─── Document excerpt ───

CMOs and CIOs Need to Get Along to Make Big Data Work

CMOs and CIOs Need to Get Along to Make Big Data Work

A global telecoms company recently decided to do what many companies are doing: figure out how to turn big data into big profits. They put together a preliminary budget and an RFP that asked vendors to take the data the company had — customer call and payments behavior, online searches, social network activity, billing, etc. — and identify opportunities.

Vendors salivated at what essentially was a blank check to collect and analyze everything. Two months later, the bids were coming in 400 percent over budget. The solution? Cut back the scope. But no one was sure what to cut and what to keep because the goals had not been clearly enough defined. Months of wasted time and money later, the company is no closer to a big data plan.

Variations of this Big Data story line are being played out in executive offices around the world, with CMOs and CIOs in the thick of it. CMOs, tasked with driving growth, are pounding the table demanding that the surfeit of customer data their companies are accumulating be turned into increased revenue. CIOs, tasked with turning technology into revenue, are themselves pounding the table demanding better requirements for Big Data initiatives.

───

Questions on the material
1: List each kind of data the telecoms company had, as named in the big data article.
2: Summarize the big data article in two sentences.

─── Provided material ───

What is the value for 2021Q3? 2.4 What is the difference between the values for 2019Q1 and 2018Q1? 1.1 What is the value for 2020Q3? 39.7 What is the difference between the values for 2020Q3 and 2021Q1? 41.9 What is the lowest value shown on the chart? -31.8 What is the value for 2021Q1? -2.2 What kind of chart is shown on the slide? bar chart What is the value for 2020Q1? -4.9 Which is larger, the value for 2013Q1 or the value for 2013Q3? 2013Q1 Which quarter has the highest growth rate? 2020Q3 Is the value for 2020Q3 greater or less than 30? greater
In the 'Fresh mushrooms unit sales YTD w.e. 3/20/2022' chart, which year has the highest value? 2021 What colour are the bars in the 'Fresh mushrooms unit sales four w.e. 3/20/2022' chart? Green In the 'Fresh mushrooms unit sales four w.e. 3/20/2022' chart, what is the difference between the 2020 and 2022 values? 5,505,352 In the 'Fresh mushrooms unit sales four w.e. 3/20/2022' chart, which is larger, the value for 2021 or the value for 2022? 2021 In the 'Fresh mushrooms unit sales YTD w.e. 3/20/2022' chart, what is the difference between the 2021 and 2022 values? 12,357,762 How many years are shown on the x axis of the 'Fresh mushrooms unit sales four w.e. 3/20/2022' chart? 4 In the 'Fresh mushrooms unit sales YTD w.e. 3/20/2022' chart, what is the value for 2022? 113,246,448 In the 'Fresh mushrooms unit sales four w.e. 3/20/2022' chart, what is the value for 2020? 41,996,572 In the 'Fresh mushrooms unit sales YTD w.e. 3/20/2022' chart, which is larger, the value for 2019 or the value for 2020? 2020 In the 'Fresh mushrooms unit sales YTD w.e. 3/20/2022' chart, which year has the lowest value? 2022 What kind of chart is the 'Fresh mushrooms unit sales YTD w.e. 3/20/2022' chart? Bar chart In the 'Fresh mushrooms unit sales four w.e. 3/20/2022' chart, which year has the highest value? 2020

───

Task-by-task outputs
1:
customer call and payments behavior
online searches
social network activity
billing

2: A global telecoms company asked vendors to analyze all of its data and find opportunities, but because its goals were never clearly defined, the bids came in 400 percent over budget, and months later it is no closer to a big data plan. Similar stories are playing out around the world, with CMOs demanding that customer data be turned into more revenue and CIOs demanding better requirements for big data initiatives.